▸ **Work request**: Every line containing the string "name" should be returned from the records.

▸ **Available records**:
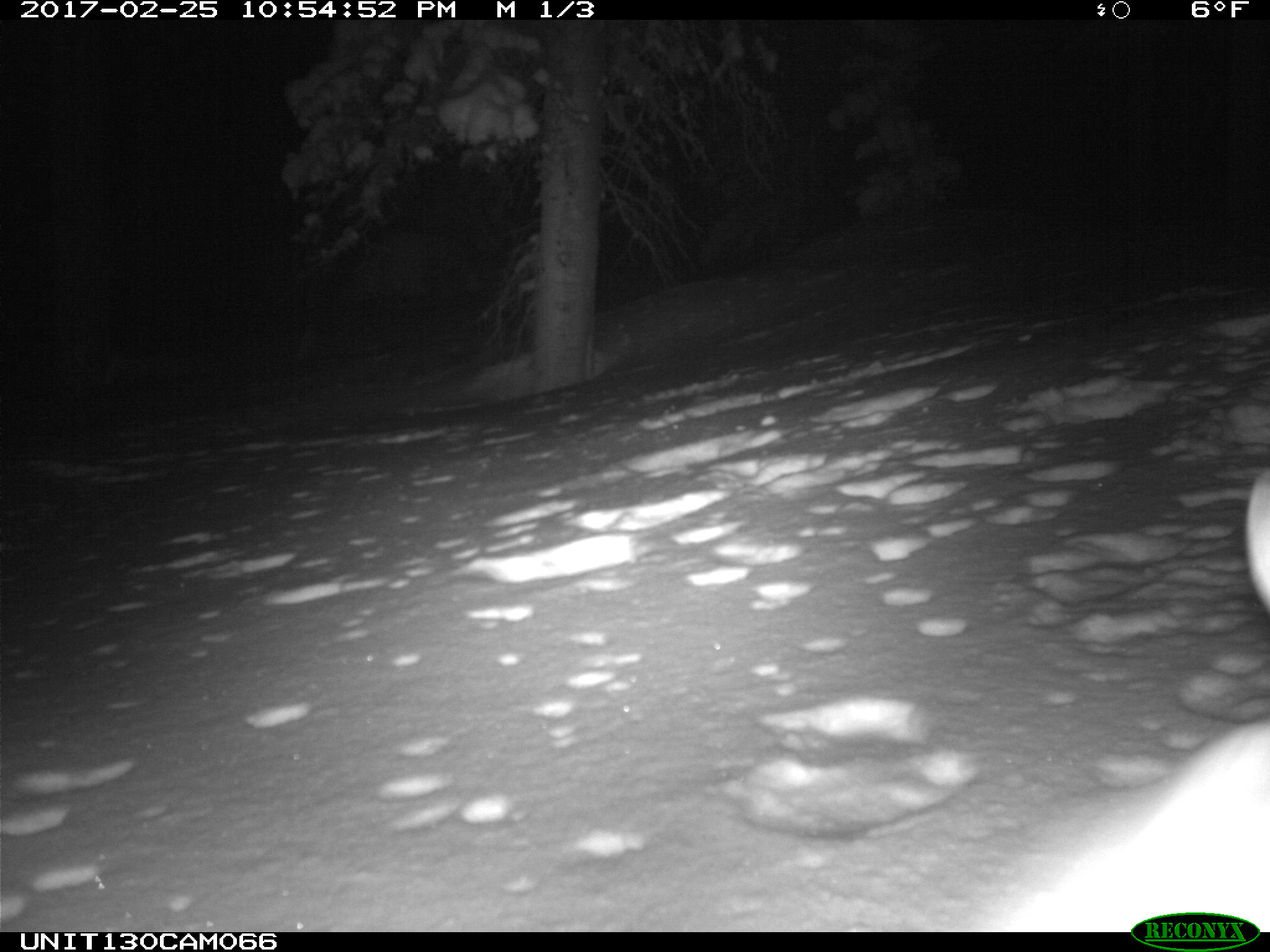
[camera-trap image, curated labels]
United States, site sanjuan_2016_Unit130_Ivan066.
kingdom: Animalia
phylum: Chordata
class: Mammalia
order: Lagomorpha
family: Leporidae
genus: Lepus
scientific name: Lepus americanus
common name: snowshoe hare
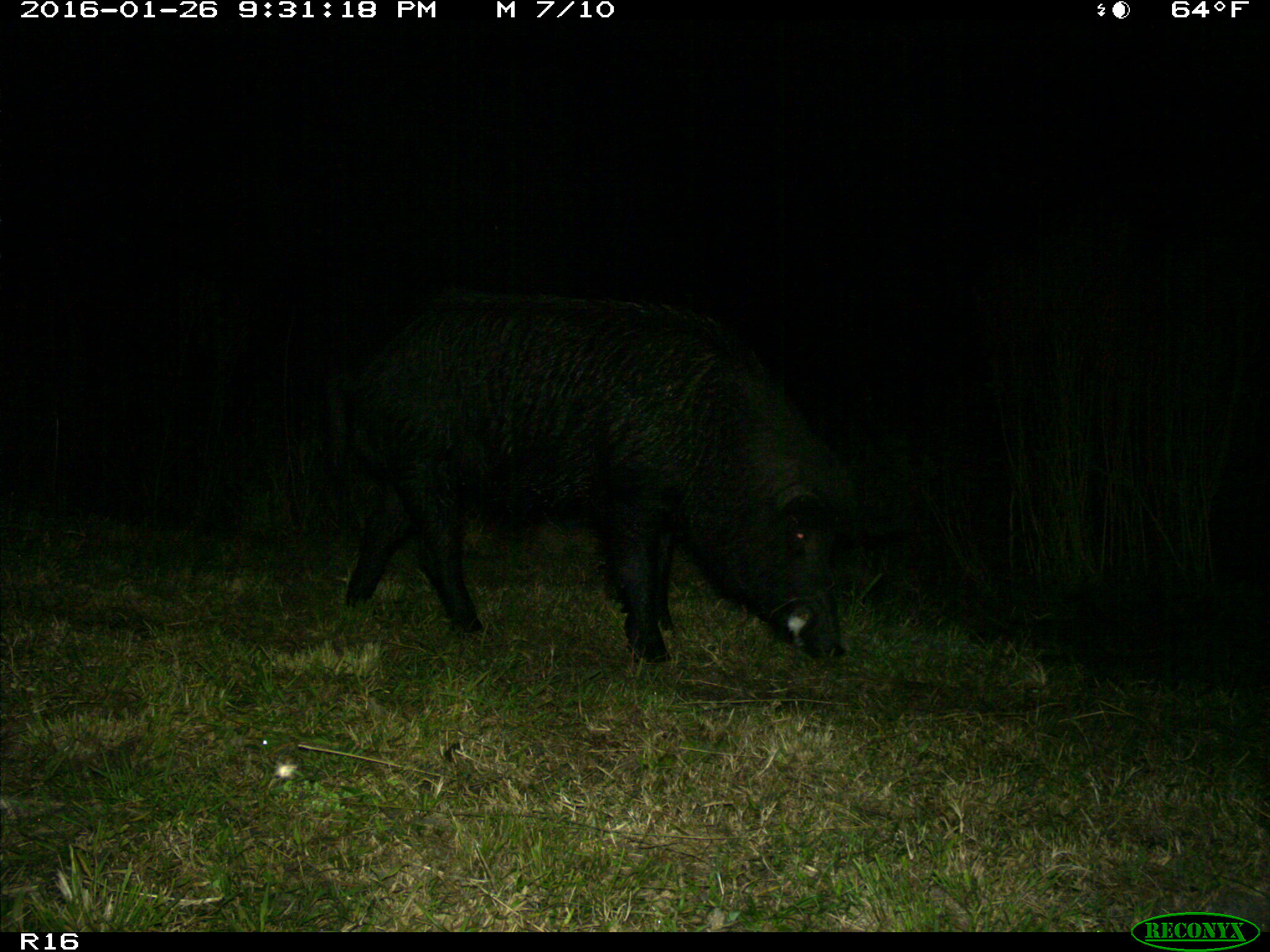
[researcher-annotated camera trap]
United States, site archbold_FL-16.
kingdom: Animalia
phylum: Chordata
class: Mammalia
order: Artiodactyla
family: Suidae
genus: Sus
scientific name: Sus scrofa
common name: wild boar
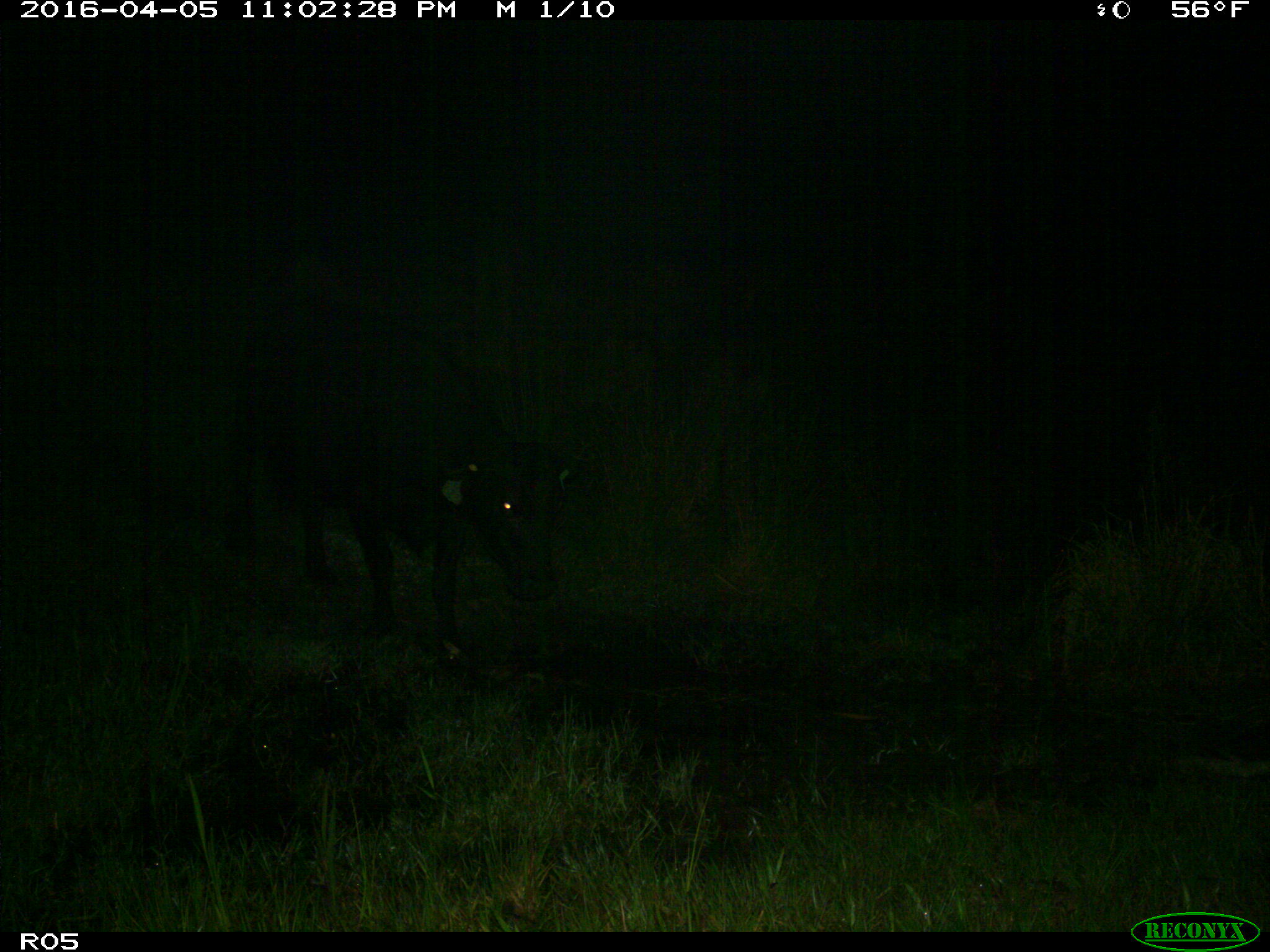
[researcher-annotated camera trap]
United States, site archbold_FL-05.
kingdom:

▸ **Answer to this task**:
scientific name: Lepus americanus
common name: snowshoe hare
scientific name: Sus scrofa
common name: wild boar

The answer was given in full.